Ketidakpuasan masyarakat terhadap kebijakan ini berpotensi memicu protes dan mengganggu kestabilan politik.
Sementara itu, sektor usaha kecil dan menengah, yang seharusnya menjadi motor penggerak ekonomi, akan menghadapi tekanan yang semakin besar.
Dalam jangka panjang, kebijakan seperti ini dapat melemahkan kepercayaan publik terhadap pemerintah.
Ketika masyarakat merasa bahwa kebijakan fiskal hanya menguntungkan segelintir orang kaya, sementara mayoritas harus menanggung beban yang lebih berat, legitimasi pemerintah akan dipertanyakan.
Hal ini juga dapat menghambat upaya pemerintah untuk mendorong partisipasi masyarakat dalam sistem perpajakan.
Kenaikan PPN menjadi 12 persen yang diiringi dengan tax amnesty menunjukkan arah kebijakan fiskal yang tidak pro-rakyat.
Dalam situasi di mana daya beli masyarakat belum pulih sepenuhnya, kebijakan ini tidak hanya akan menekan konsumsi rumah tangga, tetapi juga memperbesar ketimpangan ekonomi.
Sementara itu, tax amnesty menjadi bukti nyata bahwa pemerintah lebih peduli terhadap kelompok elit daripada menciptakan sistem perpajakan yang adil dan inklusif.
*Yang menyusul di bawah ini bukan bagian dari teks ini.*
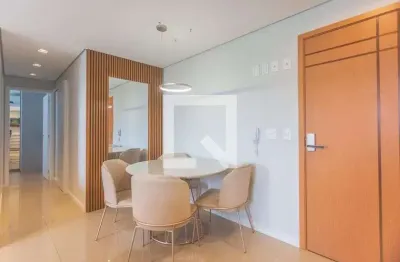 Apartamento para aluguel - chácara inglesa, 2 quartos,  57 m² - são paulo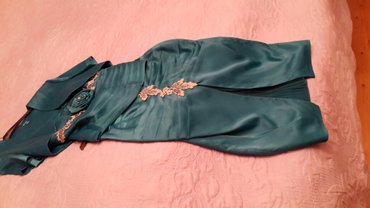 karsetli ziyafet geyimleri: Вечернее платье, M (EU 38)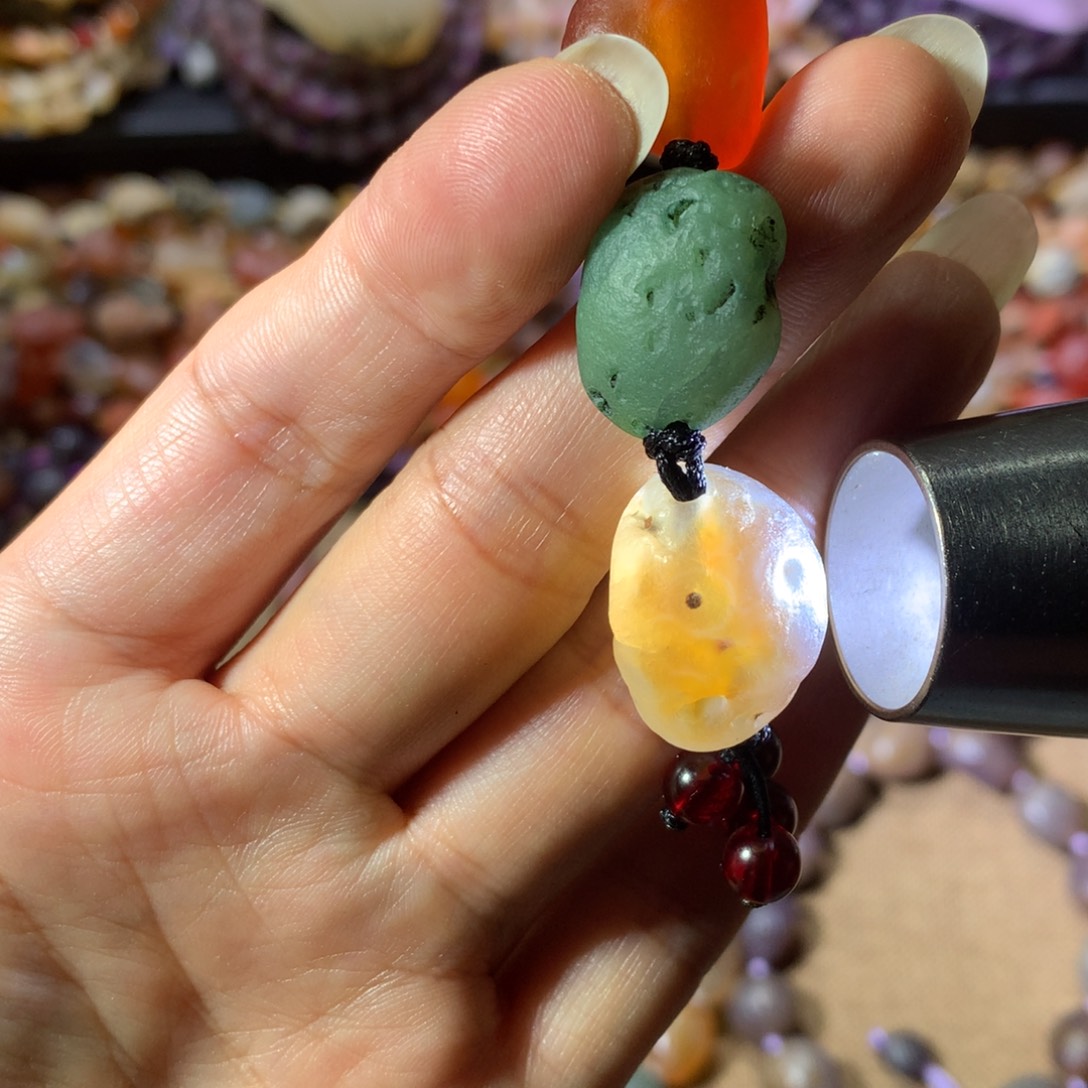 石材大漠戈壁原石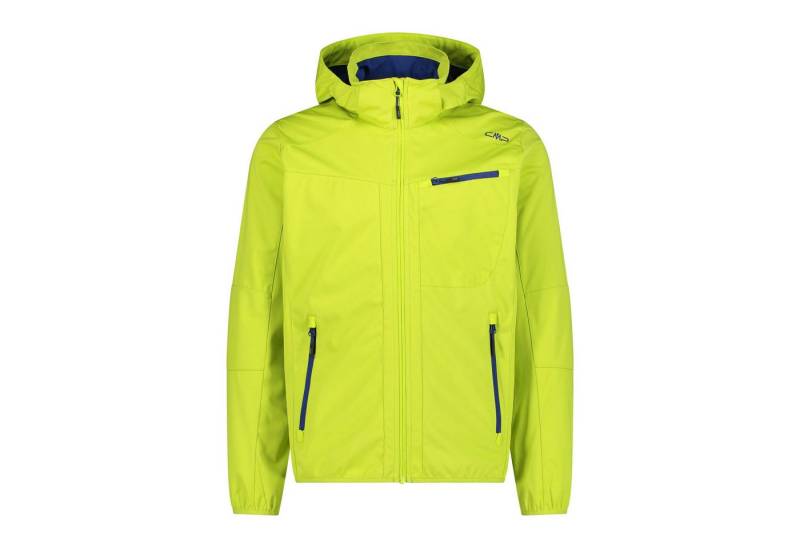 CMP Softshelljacke CMP Herren Softshelljacke Man Jacket Zip Hood 32A5017 von CMP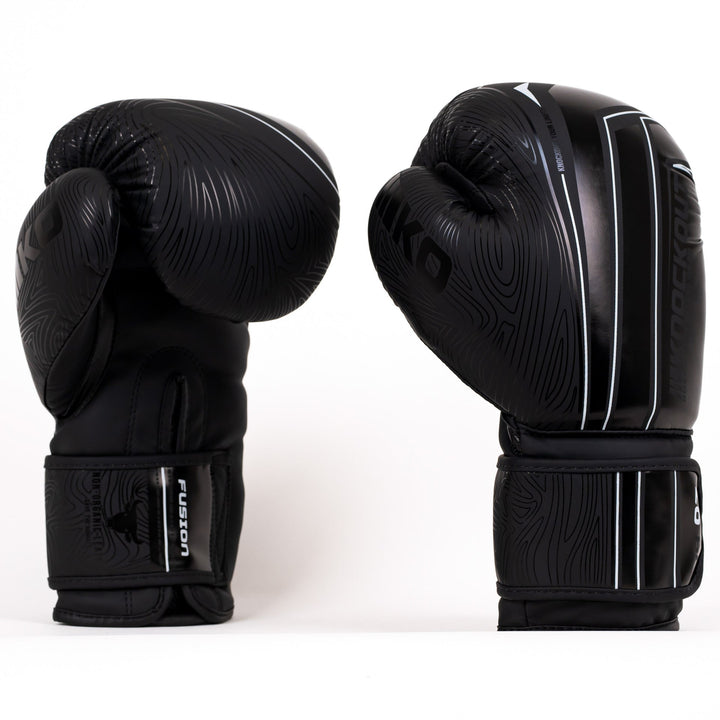 Knockout Boxing Gloves Fusion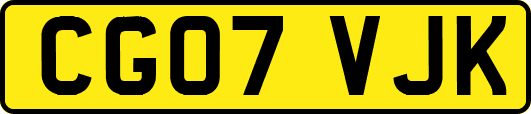CG07VJK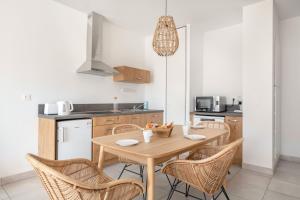 Appartements Pour des vacances a six sur la cote bretonne : photos des chambres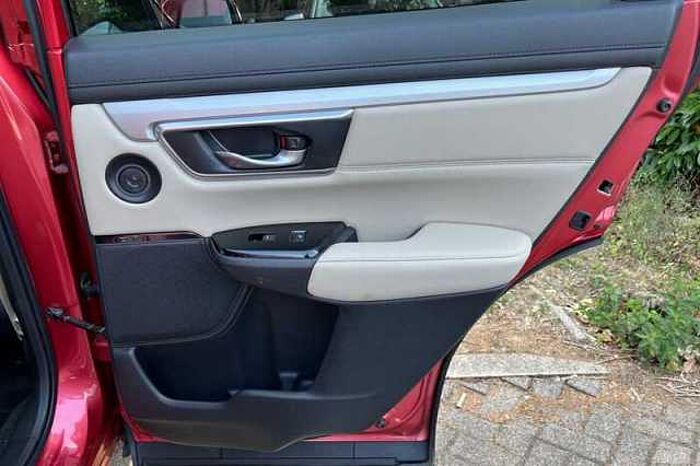 Honda CR-V 1.5 VTEC Turbo EX 5dr CVT 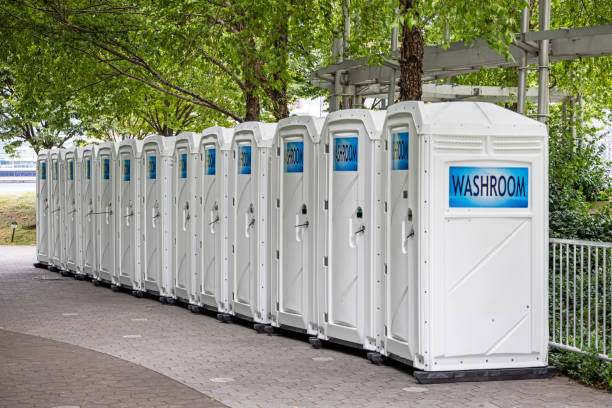 Portable bathroom rental in Honaker, VA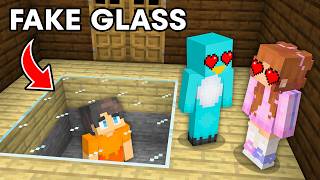 Download lagu Using ONE WAY Glass to Find My Friend’s SECRETS in Minecraft mp3 Download lagu Using ONE WAY Glass to Find My Friend’s SECRETS in Minecraft mp3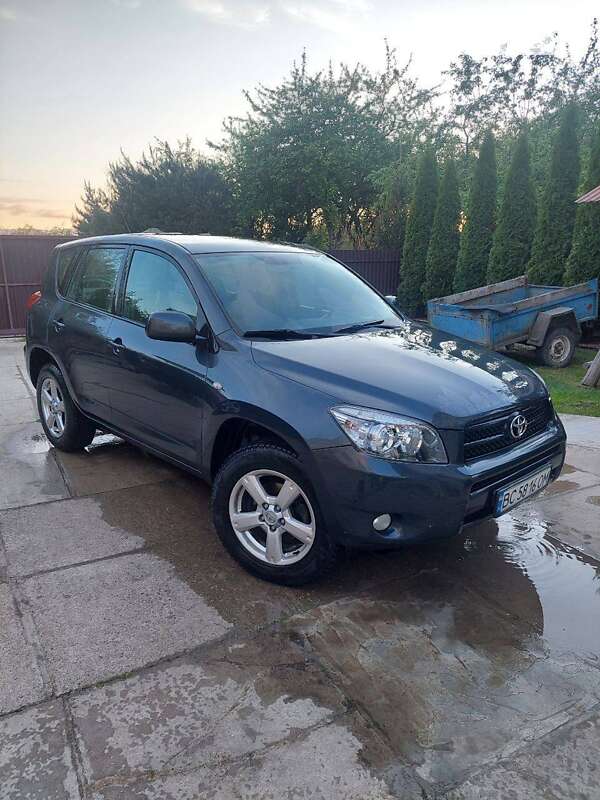 2006 toyota rav4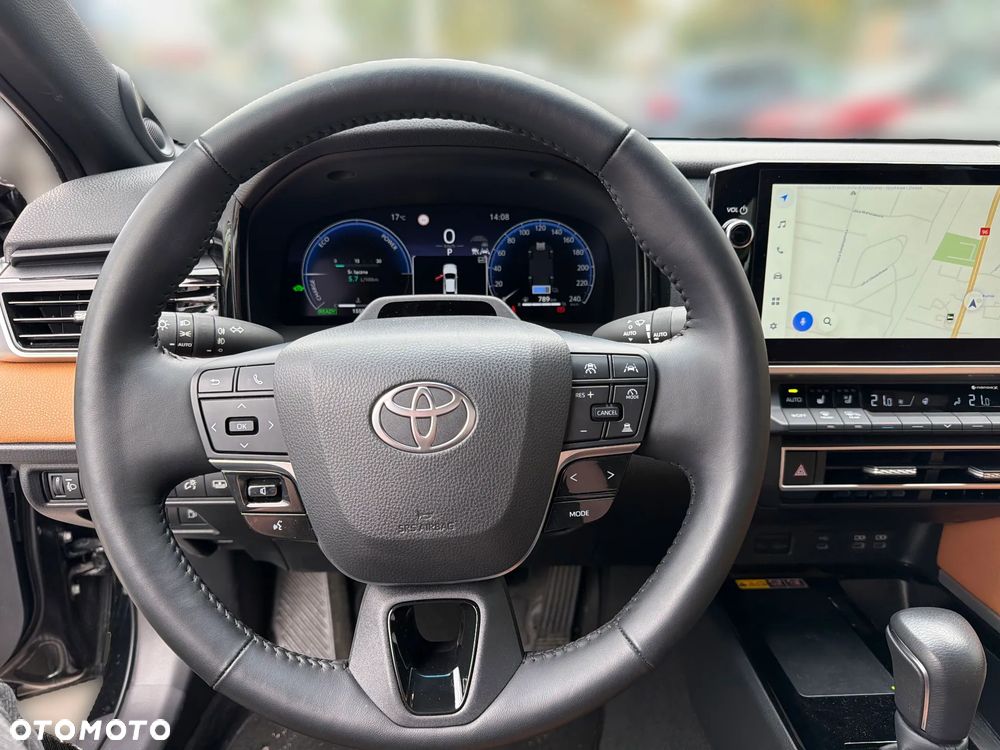 Toyota Camry 2.5 Hybrid Dynamic Force Executive e-CVT - 21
Kepemimpinan Presiden Prabowo Subianto menghadapi ujian besar untuk menunjukkan keberpihakan yang nyata kepada rakyat banyak.
Kebijakan fiskal yang saat ini dirancang mencerminkan pendekatan yang lebih mementingkan kepentingan jangka pendek dan kelompok kaya, daripada membangun ekonomi yang inklusif dan berkelanjutan.
Jika arah kebijakan ini tidak diubah, pemerintah akan kehilangan momentum untuk memperbaiki kesejahteraan rakyat dan menciptakan keadilan ekonomi yang sejati.